また、ブレークポイントで止めた位置から一行ずつコードを実行することも出来ます。なので、プログラムの挙動を一つ一つ確かめることが出来ます。一行ずつ実行することが出来ることはメリットでもありますが、時間が掛かります。例えば1万回のループを一行ずつステップ実行したらむちゃくちゃ時間が掛かってしまいます。そこで次に紹介するログ出力の手法が役に立ちます。
3. ログ出力
ログ出力とは変数の値を確認したい箇所にその変数を出力するログ出力命令を書くことによって、プログラムの挙動を確認する方法です。
例えばこんな感じのコードです。
元コード
for (int i = 0; i < results.length; i++) { ResultDto result = result[i]; if (result.price > 100000 && result.discount == true) { result.msg = "お買い得"; } }
ログ埋め込み後
for (int i = 0; i < results.length; i++) { ResultDto result = result[i]; if (result.price > 100000 && result.discount == true) { result.msg = "お買い得"; logger.info(i + "見目のデータ price=" + result.price); } }
ログ出力させているのはこのコードです。

» **一覧の抜粋**
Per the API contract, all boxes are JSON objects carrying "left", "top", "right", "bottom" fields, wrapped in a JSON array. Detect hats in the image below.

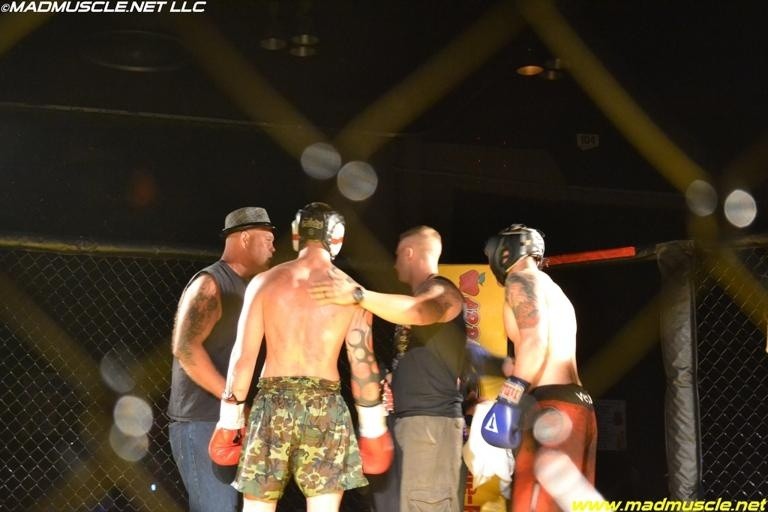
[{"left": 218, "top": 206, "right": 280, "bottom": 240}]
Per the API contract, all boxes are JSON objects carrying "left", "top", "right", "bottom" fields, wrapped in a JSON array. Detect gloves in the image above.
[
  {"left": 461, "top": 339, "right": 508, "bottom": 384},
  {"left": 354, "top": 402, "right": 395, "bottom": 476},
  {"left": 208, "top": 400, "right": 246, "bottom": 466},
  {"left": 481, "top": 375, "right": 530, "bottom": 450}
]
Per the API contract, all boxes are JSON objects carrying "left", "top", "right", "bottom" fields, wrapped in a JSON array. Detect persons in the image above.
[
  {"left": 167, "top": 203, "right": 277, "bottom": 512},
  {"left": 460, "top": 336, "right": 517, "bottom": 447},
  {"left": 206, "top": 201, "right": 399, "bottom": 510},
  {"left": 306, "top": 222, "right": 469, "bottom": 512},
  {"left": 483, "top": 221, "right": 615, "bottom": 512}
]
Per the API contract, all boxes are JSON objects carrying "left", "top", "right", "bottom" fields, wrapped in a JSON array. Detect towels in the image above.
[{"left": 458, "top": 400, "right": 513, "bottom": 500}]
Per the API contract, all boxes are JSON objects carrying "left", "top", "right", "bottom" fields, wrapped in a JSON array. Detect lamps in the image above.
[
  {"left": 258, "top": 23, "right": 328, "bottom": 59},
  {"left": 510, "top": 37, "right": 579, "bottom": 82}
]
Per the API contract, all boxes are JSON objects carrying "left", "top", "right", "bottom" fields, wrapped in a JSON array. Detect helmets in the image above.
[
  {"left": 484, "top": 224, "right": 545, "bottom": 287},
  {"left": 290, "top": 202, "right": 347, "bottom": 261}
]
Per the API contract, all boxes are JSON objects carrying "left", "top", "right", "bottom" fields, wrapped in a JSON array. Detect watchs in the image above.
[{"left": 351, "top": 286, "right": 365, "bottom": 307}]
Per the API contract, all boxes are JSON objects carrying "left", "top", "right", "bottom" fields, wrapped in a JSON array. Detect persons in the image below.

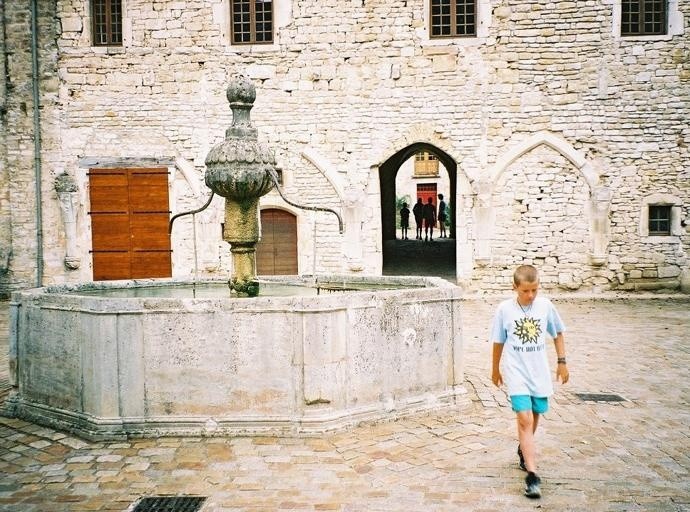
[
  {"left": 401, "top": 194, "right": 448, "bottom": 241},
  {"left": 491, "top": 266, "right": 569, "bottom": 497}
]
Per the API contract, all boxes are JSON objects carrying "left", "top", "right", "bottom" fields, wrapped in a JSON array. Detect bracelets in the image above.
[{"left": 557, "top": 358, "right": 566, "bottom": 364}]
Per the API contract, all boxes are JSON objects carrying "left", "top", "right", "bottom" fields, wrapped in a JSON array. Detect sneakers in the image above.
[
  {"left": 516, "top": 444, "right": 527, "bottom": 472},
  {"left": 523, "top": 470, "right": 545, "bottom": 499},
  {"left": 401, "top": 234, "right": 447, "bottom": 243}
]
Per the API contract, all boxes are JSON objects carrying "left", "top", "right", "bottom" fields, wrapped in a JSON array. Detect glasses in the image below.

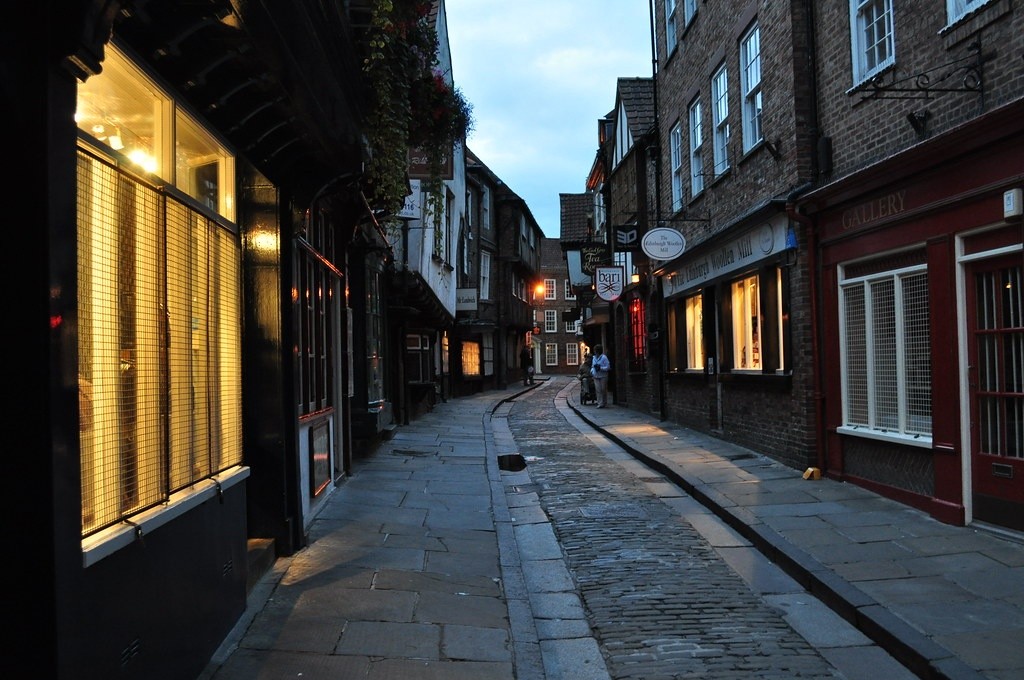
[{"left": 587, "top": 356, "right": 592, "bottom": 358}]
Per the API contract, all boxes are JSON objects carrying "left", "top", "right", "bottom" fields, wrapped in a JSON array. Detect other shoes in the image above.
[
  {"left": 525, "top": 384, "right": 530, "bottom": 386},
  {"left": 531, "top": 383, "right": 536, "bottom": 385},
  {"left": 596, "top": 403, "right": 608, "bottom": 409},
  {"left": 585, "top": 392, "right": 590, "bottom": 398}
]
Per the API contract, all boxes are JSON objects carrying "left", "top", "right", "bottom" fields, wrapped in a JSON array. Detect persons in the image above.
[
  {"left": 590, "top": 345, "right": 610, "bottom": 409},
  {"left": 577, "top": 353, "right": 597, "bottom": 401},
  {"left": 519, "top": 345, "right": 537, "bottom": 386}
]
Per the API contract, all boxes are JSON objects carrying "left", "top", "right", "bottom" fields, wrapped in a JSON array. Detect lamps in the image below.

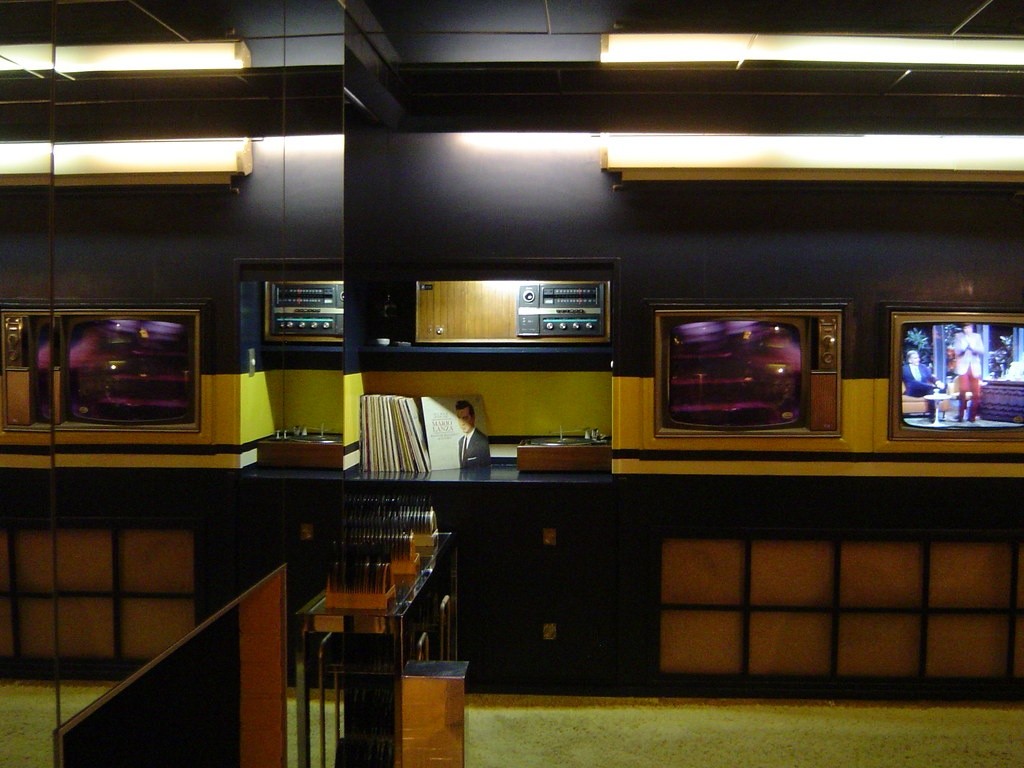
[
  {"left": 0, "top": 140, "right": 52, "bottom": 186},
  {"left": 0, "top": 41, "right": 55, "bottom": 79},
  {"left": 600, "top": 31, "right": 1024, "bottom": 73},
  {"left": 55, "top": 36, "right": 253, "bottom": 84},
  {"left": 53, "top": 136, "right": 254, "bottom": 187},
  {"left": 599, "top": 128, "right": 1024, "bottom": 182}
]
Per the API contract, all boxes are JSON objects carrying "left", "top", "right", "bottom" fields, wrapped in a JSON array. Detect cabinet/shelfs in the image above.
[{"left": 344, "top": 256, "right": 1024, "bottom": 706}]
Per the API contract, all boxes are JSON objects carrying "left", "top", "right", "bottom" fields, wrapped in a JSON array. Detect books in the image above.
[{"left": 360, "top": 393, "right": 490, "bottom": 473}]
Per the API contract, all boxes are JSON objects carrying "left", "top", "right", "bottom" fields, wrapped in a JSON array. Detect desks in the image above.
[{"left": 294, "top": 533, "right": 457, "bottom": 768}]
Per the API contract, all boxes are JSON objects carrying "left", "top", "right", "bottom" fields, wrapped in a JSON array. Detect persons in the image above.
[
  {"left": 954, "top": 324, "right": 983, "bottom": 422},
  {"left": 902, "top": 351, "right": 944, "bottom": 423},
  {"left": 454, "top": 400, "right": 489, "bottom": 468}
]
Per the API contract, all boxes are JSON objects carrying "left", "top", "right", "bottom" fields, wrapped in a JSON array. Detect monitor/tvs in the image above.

» **課題**
1) デバッグ手法の解説のうち、「また、ブレークポイントで止めた位置から」で始まる段落を、要点を残して箇条書きに縮めてください。
2) デバッグ手法の解説の続きを、最後の文の後から書き足してください。
一覧はこの作業には関係しません。

» **解答**
1)
- ブレークポイントで止めた位置から一行ずつコードを実行でき、プログラムの挙動を一つずつ確認できる。
- 一方で時間が掛かり、1万回のループなどをステップ実行すると非常に時間が掛かる。
- その対策として、ログ出力の手法が役立つ。

2)
logger.info(i + "見目のデータ price=" + result.price);
配列のインデックス番号とデータの中身を出力させています。
ログ出力のいいところは結果の確認が早いことです。この例でいうとresultsの個数が1万件あったとしてもプログラムの実行は一瞬です。実行後、出力されたログを確認すればいいわけです。実行も確認も早くできるのですが、デメリットもあります。それは、いちいちログ出力のコードを書かなければならないということです。どこにログ出力を入れてどの情報を出力させるかは自分で決めなければなりません。無意味な場所にログを仕込んでも問題は解決できません。なので、どこにログを仕込めばいいかが分からないくらい、コードの動きが把握できていない場合はデバッガを使った方が良いでしょう。また、見たい情報の項目が多い場合、ログにも出力項目をたくさん書かなければなりません。この場合もデバッガの方がいいでしょう。
まとめると以下のようになります。
デバッガ | ログ出力 |
---|---|
見たい情報が決まっていない | 見たい情報が決まっていり |
見たい情報の項目数が多い | 見たい情報の項目数が少ない |
多数ループの中は見ない | 多数ループの中を見たい |
状況に応じて使い分けるのがいいでしょう!
性能要件が厳しい
性能要件が厳しい場合に役立つ技術には以下のようなものがあります。
1. アルゴリズム
2. 並列化
1. アルゴリズム
性能の良さというのは2つの尺度があります。
A. 使用するメモリー量が少ない
B. 処理速度が速い
処理速度を測る尺度としてオーダーという概念があります。
オーダーとは解に達するまでに必要な操作回数のことを言います。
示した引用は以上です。